== Task instructions ==
Every line of the following records that includes "frames" should be copied.
═════ Records to use
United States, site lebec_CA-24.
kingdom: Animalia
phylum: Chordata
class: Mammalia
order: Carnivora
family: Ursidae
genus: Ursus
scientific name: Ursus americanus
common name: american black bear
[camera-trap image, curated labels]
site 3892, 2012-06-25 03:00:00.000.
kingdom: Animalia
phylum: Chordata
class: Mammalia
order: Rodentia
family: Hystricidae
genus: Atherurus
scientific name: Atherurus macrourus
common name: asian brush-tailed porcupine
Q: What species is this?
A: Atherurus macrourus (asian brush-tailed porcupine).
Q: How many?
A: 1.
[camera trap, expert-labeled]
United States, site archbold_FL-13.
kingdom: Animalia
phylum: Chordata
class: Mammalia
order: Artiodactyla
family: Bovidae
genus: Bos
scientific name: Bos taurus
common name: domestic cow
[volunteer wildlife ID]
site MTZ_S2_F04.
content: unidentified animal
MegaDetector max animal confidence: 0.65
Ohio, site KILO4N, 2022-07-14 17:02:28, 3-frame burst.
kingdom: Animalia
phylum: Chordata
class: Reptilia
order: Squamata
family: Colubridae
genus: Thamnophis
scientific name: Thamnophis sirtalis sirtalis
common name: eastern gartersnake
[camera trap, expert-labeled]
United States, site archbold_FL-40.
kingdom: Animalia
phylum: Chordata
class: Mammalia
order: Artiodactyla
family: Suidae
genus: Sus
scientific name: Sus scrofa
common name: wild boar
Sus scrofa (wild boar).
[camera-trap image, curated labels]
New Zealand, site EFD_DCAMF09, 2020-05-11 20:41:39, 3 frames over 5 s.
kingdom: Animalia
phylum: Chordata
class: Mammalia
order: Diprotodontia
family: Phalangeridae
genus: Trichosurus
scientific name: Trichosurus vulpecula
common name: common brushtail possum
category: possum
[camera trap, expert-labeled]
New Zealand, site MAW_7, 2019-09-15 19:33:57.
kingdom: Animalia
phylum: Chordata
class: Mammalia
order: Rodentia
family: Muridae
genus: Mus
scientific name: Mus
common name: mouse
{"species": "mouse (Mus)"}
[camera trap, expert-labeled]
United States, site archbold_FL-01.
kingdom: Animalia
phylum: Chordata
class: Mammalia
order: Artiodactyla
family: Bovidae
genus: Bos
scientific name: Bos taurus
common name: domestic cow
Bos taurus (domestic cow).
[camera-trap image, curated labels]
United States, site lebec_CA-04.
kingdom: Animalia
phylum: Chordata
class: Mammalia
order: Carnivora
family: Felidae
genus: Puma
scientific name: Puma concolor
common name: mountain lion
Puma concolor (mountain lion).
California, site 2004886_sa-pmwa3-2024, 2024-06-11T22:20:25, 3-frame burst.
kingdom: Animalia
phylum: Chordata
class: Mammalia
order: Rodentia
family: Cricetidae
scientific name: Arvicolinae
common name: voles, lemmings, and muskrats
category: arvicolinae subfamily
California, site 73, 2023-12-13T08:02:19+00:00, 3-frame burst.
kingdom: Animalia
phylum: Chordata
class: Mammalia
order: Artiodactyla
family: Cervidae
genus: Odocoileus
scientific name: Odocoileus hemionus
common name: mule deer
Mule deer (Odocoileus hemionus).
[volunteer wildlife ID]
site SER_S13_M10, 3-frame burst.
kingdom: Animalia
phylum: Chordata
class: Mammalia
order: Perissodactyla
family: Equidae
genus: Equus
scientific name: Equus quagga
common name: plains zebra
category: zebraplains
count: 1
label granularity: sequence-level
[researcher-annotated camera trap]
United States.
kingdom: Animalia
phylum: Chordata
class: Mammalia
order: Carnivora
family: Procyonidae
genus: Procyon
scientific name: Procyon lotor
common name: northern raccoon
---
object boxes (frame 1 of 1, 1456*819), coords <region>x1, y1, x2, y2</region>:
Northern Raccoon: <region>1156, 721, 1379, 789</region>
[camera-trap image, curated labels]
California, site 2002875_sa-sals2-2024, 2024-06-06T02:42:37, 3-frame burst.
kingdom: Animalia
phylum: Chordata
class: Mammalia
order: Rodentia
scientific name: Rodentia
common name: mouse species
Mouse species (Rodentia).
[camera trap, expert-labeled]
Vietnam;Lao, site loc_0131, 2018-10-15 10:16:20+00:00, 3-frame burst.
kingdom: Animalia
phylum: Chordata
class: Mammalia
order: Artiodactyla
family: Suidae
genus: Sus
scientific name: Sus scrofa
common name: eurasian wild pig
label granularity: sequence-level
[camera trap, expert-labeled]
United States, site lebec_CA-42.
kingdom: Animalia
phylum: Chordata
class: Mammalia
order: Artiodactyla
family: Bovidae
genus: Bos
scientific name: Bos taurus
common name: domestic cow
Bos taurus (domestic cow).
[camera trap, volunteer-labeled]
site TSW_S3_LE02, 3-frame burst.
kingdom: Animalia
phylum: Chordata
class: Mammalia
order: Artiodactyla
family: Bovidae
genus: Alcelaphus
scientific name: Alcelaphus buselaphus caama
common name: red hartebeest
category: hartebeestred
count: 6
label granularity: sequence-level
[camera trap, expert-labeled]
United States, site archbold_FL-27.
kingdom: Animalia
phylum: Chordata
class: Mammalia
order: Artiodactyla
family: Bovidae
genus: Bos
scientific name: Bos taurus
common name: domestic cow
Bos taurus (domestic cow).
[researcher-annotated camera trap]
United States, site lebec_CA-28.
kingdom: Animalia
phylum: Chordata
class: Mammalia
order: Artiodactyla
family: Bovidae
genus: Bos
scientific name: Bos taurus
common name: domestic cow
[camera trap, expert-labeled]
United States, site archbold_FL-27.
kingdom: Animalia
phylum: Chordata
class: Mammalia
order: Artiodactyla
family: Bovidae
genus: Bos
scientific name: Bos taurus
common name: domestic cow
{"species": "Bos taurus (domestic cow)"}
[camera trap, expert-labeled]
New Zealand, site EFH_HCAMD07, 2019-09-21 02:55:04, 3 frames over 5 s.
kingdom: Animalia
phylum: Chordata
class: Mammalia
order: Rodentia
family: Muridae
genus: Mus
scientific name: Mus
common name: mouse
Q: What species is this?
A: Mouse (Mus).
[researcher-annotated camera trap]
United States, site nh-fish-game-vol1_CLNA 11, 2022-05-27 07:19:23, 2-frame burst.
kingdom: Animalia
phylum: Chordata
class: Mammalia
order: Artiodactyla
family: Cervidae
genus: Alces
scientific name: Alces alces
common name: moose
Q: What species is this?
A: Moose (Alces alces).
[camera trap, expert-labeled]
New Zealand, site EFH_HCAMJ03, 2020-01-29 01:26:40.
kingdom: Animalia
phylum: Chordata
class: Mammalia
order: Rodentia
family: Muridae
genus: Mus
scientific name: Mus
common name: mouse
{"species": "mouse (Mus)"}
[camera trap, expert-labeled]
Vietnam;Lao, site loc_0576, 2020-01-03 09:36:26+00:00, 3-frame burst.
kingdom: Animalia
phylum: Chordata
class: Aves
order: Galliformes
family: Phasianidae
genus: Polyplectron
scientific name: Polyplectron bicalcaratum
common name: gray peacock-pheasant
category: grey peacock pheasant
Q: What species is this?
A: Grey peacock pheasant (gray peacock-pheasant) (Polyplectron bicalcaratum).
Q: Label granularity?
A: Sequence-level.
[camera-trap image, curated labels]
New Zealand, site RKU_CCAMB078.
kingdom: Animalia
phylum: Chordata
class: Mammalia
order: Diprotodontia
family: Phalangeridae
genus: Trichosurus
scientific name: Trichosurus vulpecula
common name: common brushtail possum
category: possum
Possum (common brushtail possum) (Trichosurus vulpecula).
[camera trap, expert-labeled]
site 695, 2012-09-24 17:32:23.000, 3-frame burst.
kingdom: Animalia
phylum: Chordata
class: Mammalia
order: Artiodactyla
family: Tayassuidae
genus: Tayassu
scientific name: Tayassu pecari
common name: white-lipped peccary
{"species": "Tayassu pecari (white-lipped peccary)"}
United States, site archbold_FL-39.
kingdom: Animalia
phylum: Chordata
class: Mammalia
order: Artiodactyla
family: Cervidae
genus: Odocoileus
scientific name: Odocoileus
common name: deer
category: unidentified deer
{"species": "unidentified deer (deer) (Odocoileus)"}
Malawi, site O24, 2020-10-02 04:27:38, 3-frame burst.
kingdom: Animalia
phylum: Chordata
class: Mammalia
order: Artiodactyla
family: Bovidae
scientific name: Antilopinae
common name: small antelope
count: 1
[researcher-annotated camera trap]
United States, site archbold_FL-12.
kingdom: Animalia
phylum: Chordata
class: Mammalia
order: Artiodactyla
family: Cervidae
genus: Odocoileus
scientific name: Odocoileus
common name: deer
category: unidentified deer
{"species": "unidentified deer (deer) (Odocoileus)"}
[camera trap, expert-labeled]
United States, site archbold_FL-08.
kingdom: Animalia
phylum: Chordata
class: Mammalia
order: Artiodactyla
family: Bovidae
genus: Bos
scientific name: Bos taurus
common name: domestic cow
══════════
== Task result ==
New Zealand, site EFD_DCAMF09, 2020-05-11 20:41:39, 3 frames over 5 s.
New Zealand, site EFH_HCAMD07, 2019-09-21 02:55:04, 3 frames over 5 s.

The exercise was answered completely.